Task: The reply is a verbatim copy of the listing below with its images dropped.
*** Data ***
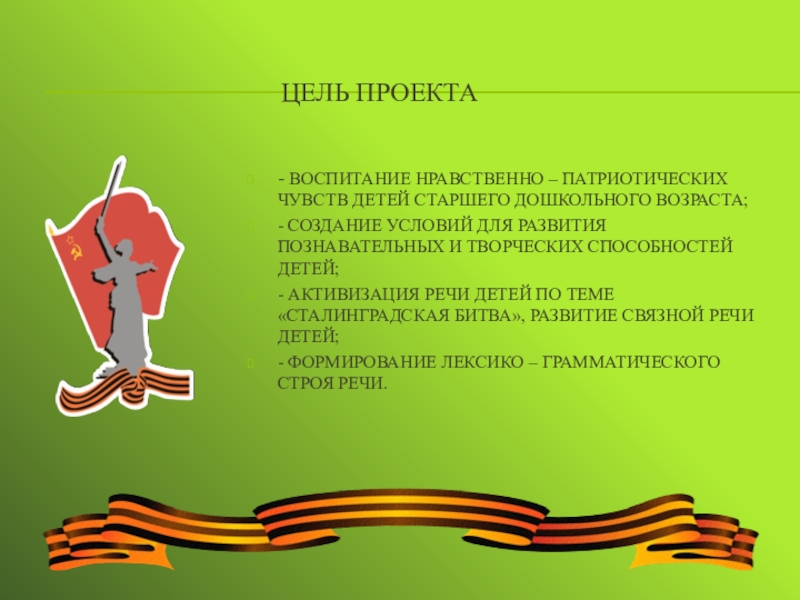 ЦЕЛЬ ПРОЕКТА

- ВОСПИТАНИЕ НРАВСТВЕННО – ПАТРИОТИЧЕСКИХ ЧУВСТВ ДЕТЕЙ СТАРШЕГО ДОШКОЛЬНОГО ВОЗРАСТА;

- СОЗДАНИЕ УСЛОВИЙ ДЛЯ РАЗВИТИЯ ПОЗНАВАТЕЛЬНЫХ И ТВОРЧЕСКИХ СПОСОБНОСТЕЙ ДЕТЕЙ;

- АКТИВИЗАЦИЯ РЕЧИ ДЕТЕЙ ПО ТЕМЕ «СТАЛИНГРАДСКАЯ БИТВА», РАЗВИТИЕ СВЯЗНОЙ РЕЧИ ДЕТЕЙ;

- ФОРМИРОВАНИЕ ЛЕКСИКО – ГРАММАТИЧЕСКОГО СТРОЯ РЕЧИ.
*** End of Data ***
Answer below:
 ЦЕЛЬ ПРОЕКТА

- ВОСПИТАНИЕ НРАВСТВЕННО – ПАТРИОТИЧЕСКИХ ЧУВСТВ ДЕТЕЙ СТАРШЕГО ДОШКОЛЬНОГО ВОЗРАСТА;

- СОЗДАНИЕ УСЛОВИЙ ДЛЯ РАЗВИТИЯ ПОЗНАВАТЕЛЬНЫХ И ТВОРЧЕСКИХ СПОСОБНОСТЕЙ ДЕТЕЙ;

- АКТИВИЗАЦИЯ РЕЧИ ДЕТЕЙ ПО ТЕМЕ «СТАЛИНГРАДСКАЯ БИТВА», РАЗВИТИЕ СВЯЗНОЙ РЕЧИ ДЕТЕЙ;

- ФОРМИРОВАНИЕ ЛЕКСИКО – ГРАММАТИЧЕСКОГО СТРОЯ РЕЧИ.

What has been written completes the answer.